The market is a great place to visit, even if you don't want to buy anything. It is a vibrant place where everything under the sun is bought and sold. People bring their products here from all over the island, and other people come to buy things they can't get in their own villages. Of special interest is the huge selection of brightly coloured khangas (worn by the local women) and the auctions that are held regularly.

The Arab Fort

The Arab Fort is situated next to the House of Wonders and was built between 1698 and 1701 by the Busaidi group of Omani Arabs. It is a large building with high, dark brown walls topped by castellated battlements. The fort is open to visitors and now contains various shops and an open air theatre.

The House of Wonders

The House of Wonders is a very large square-shaped building, with several stories, surrounded by tiers of pillars and balconies, and topped by a large clock tower. It was built in 1883 as a ceremonial palace for Sultan Barghash and was the first in Zanzibar to have electric light and an electric elevator. Not surprisingly, when it was built, the local people called it Beit el Ajaib, meaning the House of Wonders. Today, it is still one of the largest buildings in Zanzibar, and there are plans to open it as the National Museum.

The Peace Memorial Museum

The Peace Memorial Museum is an interesting look at Zanzibar's history.

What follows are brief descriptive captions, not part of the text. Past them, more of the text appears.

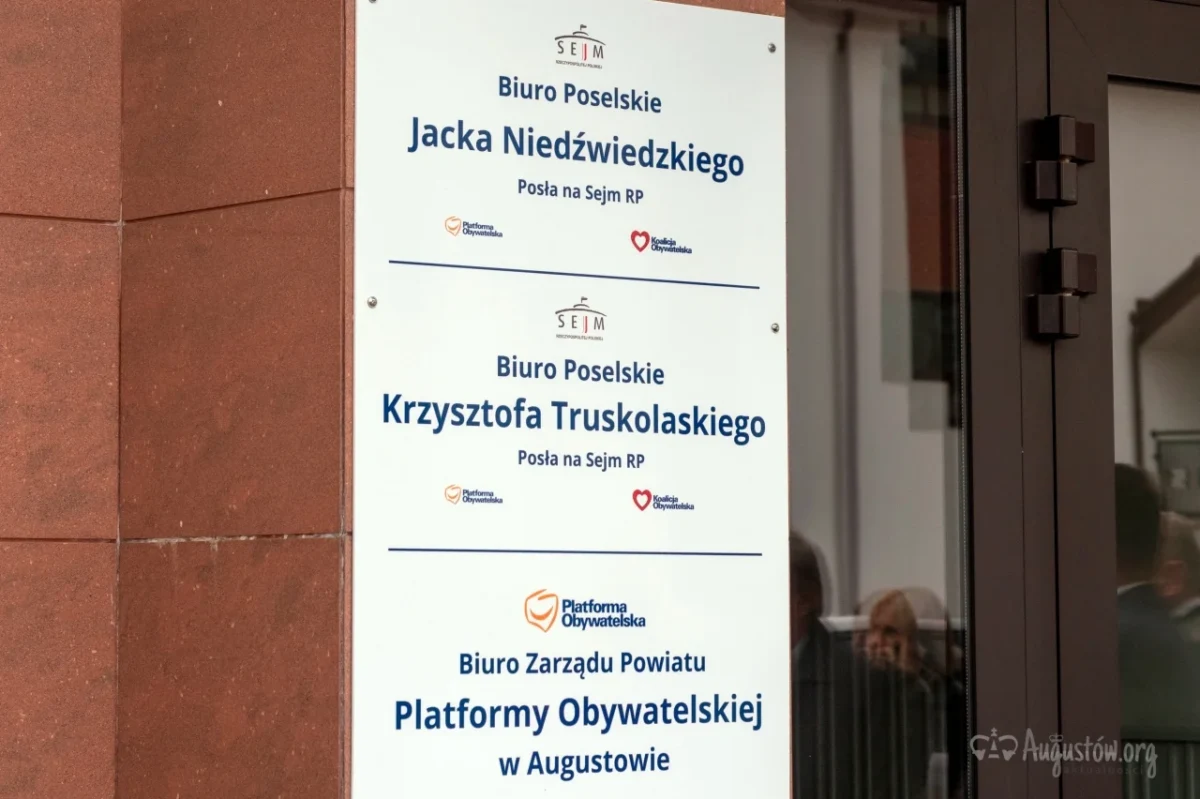 Augustów #augustoworg #augustow #wspólneotwarciebiuraposelskiego #posłówJacka NiedźwiedzkiegoiKrzysztofa Truskolaskiego (1)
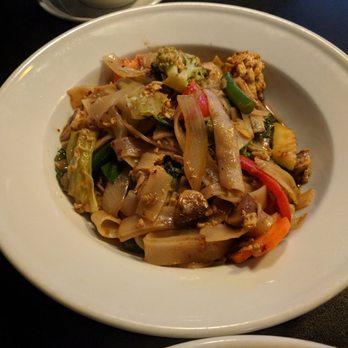 Red Curry Thai - Veggie drunken noodles - Thai Near Me - Marietta, Georgia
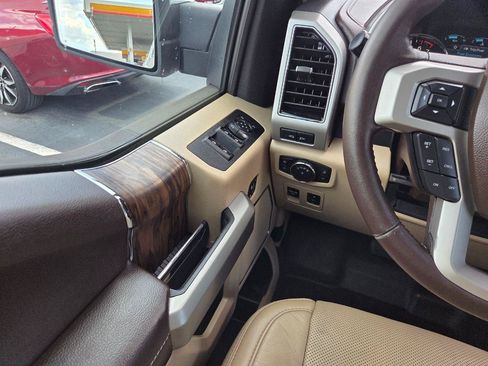 Used 2018 Ford F150 Lariat AWD/4WD image 29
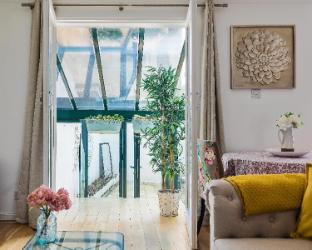 Duplex apartment with patio in Marylebone - image 4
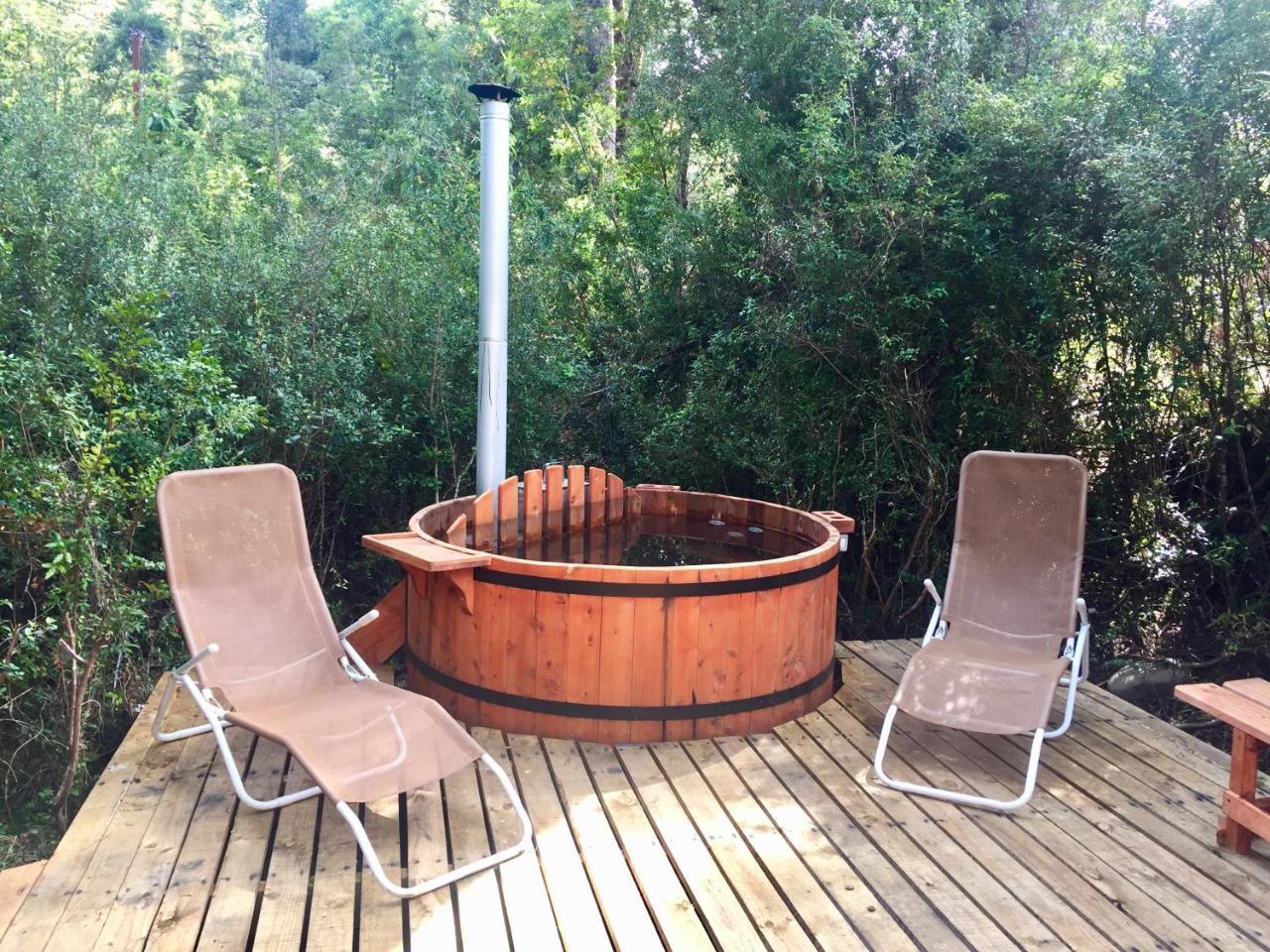 Cabanas Nutrias Patagonicas Puelo River 外观 照片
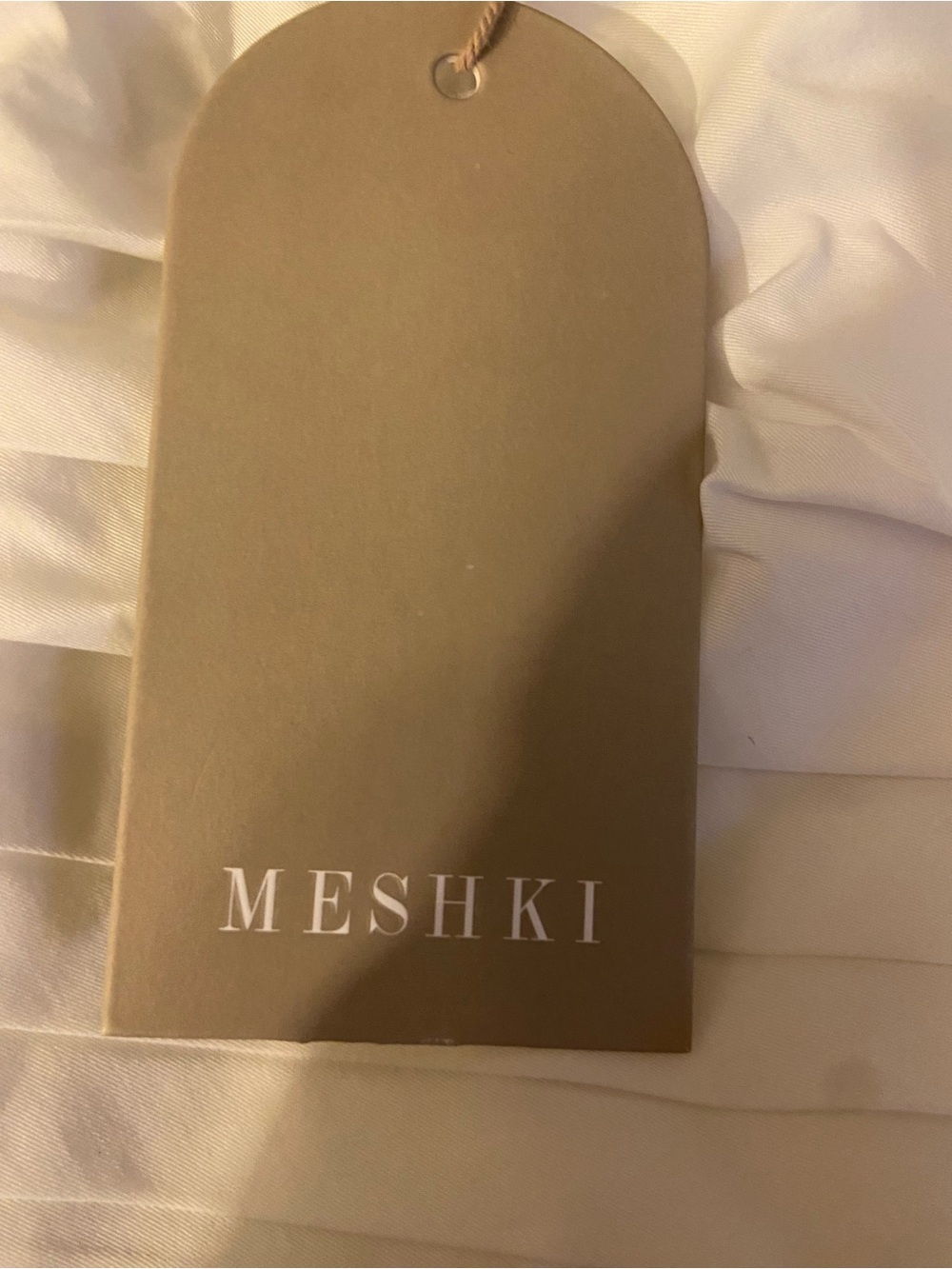 Meshki Cream-Tan Branded Hang Tag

It has sections on archaeology, early trade, slavery, palaces, mosques, sultans, explorers (includes Dr Livingstone's medical chest), missionaries, colonial administrators, traditional crafts and household items, stamps, coins, fishing, and clove cultivation.

The Palace Museum

The Palace Museum is a large white building with castellated battlements, and was built in the late 1890's for members of the Sultan's family. Originally called the Sultan's Palace, in 1911 it became the official residence of the Sultan of Zanzibar, but following the revolution in 1964, it was renamed the Peoples' Palace. In 1994, the palace was turned into a museum dedicated to the history of Zanzibar's Sultans which necessitated a third change of name to the Palace Museum. For the first time, visitors can see much of the Sultans' furniture and other possessions that survived the revolution.

Wander around

Besides these buildings is is very nice to wander around in the narrow streets of Stone Town. You will surely get lost, but the good thing is that you will always find your way back again!